There have been so many days during this hot summer where I have been on my feet all day at work, I hop on my bike with the sun beating down on me, and a strong wind out of the north blows against me as I chug my way home. Add to that the hills of Chicopee and long climb from the river, and it makes for a tough 9-mile bike commute indeed.

But above all it’s the cars. I’m just tired of drivers passing me too close, squeezing between me and oncoming traffic because they can’t be bothered to wait an extra 10 seconds to pass me safely. While I have generous shoulders for 90% of my commute, that 10% is genuinely exhausting.

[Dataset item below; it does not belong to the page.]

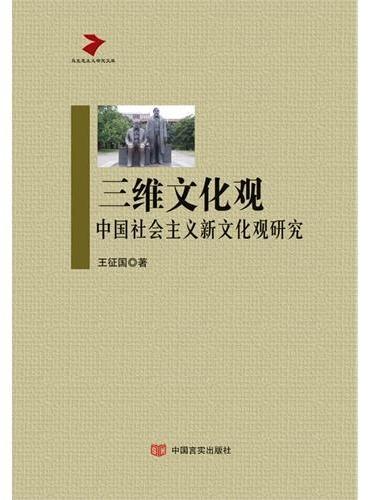 三维文化观:中国社会主义新文化观研究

It was in the context of this burgeoning bicycle burnout that I had a chance encounter with a leisure rider on the Manhan Rail Trail by Abandoned Building Brewery. He was on an electric bike, and suggested that I take it out for a test spin.

Game. Changer.

In addition to the pedal assist, which in itself let me fly like the wind, there is a throttle for when I’m feeling especially lazy, or low energy, or have a sports injury, or whatever. I realized as I was zipping around the Abandoned Building Brewery parking lot that this little electric motor was going to transform my commute. As the owner of the e-bike told me, the electric motor, “evens out the hills.” Exactly what I was looking for.

The EBO Phantom

Due to money constraints, I decided to go with an e-bike kit rather than purchasing a whole new bicycle. I got the EBO Phantom Bike Kit, which runs at around $1,000 – definitely expensive, but less than the $3,000 – $4,000 that you pay for a whole new e-bike. After a lot of false starts and some compatibility issues I eventually worked around, I finally got the bike up and running.

I’m going to reiterate: Game. Changer.

Here is my lovely e-bike; the battery is hanging in a string bag because I don’t have water bottle cage mounts on this frame, one of many compatibility issues I had to work around. 

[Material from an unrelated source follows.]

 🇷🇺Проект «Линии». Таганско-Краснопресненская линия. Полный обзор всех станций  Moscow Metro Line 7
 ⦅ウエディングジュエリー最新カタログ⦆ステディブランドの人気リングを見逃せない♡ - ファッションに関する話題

The kit shaved 15 minutes off of my commute time (previously 45 – 50 minutes one way), and made climbing those hills – especially in the afternoon, against the wind, through the heat – a joy. I can better keep up with traffic, especially through those shoulderless choke points. Even better, I can still get my exercise if I turn off the electric assist (and, in fact, since the kit added 25 pounds to my bike, it’s even better exercise).

I’m also working on getting an old Lemond Tourmalet frame retrofitted with some frame mounts, head tube supports, and new beefed up fork – I’m going to transfer the kit over to the Lemond once it’s done. (For anyone interested in getting some custom bike work done, Pioneer Valley Frameworks is amazing and Niall has been great to work with. They’re located in the Eastworks building in Easthampton, a great makerspace and worthy of a blog post all its own.)

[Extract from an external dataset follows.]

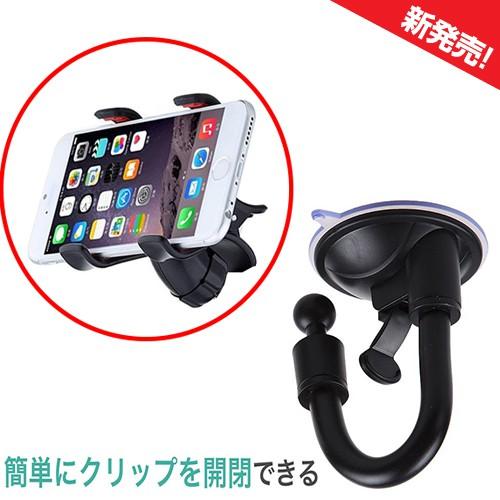 toyota camry corolla cross altis RAV4 iphone 手機架 車架手機支架加長 吸盤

A frame similar to the one I’m going to convert into an e-bike with the help of PV Frameworks. Courtesy of


A Gateway Bike

Some people might call me a wimp, or a sellout, or whatever. Sure, I’m not 100% human powered when I bike to work these days, but the e-bike has opened my eyes to its use as a bridge technology. Commute distance and time are definitely barriers to a lot of people interested in utilitarian biking. E-bikes offer an alternative to cars that are:

  1. Way more affordable;
  2. Better for the environment (both local air quality and global climate change);
  3. More accessible to those who have physical limitations;
  4. Still encouraging of physical activity.

In short, I’m totally sold on e-bikes now, and highly recommend them for folks interested in doing more bike commuting but worried about the distance, or time, or sweat. Most people are willing to ride their bikes 2 – 5 miles; an e-bike could double that range, rapidly expanding the number of people going by bike.  I don’t know why they haven’t caught on in the US, but I’m totally converted.